--- begin Dataset ---

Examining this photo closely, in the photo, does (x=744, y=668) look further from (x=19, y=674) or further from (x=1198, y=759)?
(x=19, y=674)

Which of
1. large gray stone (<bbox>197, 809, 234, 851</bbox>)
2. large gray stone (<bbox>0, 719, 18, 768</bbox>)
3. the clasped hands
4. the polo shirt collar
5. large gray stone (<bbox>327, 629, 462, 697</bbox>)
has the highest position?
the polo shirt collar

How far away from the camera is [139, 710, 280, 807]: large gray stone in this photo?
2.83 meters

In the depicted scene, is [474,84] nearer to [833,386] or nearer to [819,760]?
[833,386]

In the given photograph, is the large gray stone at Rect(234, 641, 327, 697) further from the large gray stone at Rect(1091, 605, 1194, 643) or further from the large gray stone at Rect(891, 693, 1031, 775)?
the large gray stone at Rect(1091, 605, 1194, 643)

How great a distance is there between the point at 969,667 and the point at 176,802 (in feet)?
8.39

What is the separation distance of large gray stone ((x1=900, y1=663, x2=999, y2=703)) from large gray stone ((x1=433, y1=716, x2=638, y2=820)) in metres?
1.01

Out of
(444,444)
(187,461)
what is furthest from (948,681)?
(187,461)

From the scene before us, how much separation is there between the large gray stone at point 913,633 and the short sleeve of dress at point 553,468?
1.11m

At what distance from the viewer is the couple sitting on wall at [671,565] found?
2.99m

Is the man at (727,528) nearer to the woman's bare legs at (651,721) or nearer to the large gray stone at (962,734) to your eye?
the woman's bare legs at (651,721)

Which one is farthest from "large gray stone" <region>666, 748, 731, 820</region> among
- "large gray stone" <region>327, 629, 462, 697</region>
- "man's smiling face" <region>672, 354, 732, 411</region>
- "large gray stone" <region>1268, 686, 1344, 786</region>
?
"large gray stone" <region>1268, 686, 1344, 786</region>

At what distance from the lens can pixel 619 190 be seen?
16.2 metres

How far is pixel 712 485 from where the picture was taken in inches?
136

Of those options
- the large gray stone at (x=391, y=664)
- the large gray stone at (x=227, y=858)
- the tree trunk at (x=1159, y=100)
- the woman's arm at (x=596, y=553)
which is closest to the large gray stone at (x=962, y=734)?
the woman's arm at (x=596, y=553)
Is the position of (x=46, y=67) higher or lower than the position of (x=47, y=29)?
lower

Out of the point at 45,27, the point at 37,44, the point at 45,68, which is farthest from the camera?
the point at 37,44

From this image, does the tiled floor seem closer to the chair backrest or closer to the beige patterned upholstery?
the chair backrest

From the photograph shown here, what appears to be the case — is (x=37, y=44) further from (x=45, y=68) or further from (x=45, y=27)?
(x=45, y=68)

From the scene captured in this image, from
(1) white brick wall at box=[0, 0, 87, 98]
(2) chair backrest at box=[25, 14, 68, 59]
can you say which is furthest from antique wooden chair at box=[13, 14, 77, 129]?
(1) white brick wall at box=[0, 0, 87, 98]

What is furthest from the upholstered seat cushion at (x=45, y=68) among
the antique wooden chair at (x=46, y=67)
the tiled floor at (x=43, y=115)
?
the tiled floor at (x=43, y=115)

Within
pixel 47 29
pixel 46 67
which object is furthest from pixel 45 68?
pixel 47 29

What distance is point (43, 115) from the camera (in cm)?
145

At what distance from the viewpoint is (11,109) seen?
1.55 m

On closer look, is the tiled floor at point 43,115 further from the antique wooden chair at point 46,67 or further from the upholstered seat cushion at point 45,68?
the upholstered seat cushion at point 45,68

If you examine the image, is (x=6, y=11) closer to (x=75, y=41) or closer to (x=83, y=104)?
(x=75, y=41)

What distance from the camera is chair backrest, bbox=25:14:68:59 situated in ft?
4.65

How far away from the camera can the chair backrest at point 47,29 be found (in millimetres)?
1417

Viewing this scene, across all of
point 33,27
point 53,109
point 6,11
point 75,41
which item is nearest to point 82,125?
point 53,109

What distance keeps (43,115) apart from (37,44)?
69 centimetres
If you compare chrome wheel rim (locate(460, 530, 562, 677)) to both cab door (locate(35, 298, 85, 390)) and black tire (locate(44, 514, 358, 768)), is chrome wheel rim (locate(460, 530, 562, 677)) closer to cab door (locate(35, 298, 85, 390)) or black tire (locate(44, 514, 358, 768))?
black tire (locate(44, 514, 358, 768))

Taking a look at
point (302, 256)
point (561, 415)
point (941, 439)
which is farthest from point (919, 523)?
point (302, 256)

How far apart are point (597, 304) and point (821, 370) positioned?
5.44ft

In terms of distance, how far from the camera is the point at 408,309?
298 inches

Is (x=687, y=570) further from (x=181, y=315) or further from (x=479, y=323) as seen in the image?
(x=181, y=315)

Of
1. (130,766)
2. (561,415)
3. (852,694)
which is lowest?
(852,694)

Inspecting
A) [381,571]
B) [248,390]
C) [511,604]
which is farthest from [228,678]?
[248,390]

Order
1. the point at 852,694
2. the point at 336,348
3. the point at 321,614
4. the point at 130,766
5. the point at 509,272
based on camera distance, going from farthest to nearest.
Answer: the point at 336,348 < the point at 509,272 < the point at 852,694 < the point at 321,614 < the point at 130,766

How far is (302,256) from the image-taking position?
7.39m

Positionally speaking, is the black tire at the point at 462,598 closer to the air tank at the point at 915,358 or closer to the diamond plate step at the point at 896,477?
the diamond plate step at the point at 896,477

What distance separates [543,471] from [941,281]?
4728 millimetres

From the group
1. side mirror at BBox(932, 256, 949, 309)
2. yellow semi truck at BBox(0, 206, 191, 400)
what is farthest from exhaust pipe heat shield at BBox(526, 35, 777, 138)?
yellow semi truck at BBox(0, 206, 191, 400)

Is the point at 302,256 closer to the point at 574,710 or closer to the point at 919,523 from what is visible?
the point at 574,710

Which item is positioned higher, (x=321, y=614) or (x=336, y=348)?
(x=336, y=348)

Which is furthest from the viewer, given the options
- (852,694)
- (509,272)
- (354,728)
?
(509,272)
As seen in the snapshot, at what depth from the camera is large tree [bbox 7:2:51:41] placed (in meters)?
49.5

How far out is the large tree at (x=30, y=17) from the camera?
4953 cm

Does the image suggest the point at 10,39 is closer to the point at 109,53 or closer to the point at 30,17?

--- end Dataset ---

| Problem to work on |
Write out everything in the data from the line containing "Positionally speaking, is" down to the line containing "4728 millimetres", switching "air tank" to "fuel tank" and keeping everything else the same.

| Exercise solution |
Positionally speaking, is the black tire at the point at 462,598 closer to the fuel tank at the point at 915,358 or closer to the diamond plate step at the point at 896,477?
the diamond plate step at the point at 896,477

What distance separates [543,471] from [941,281]?
4728 millimetres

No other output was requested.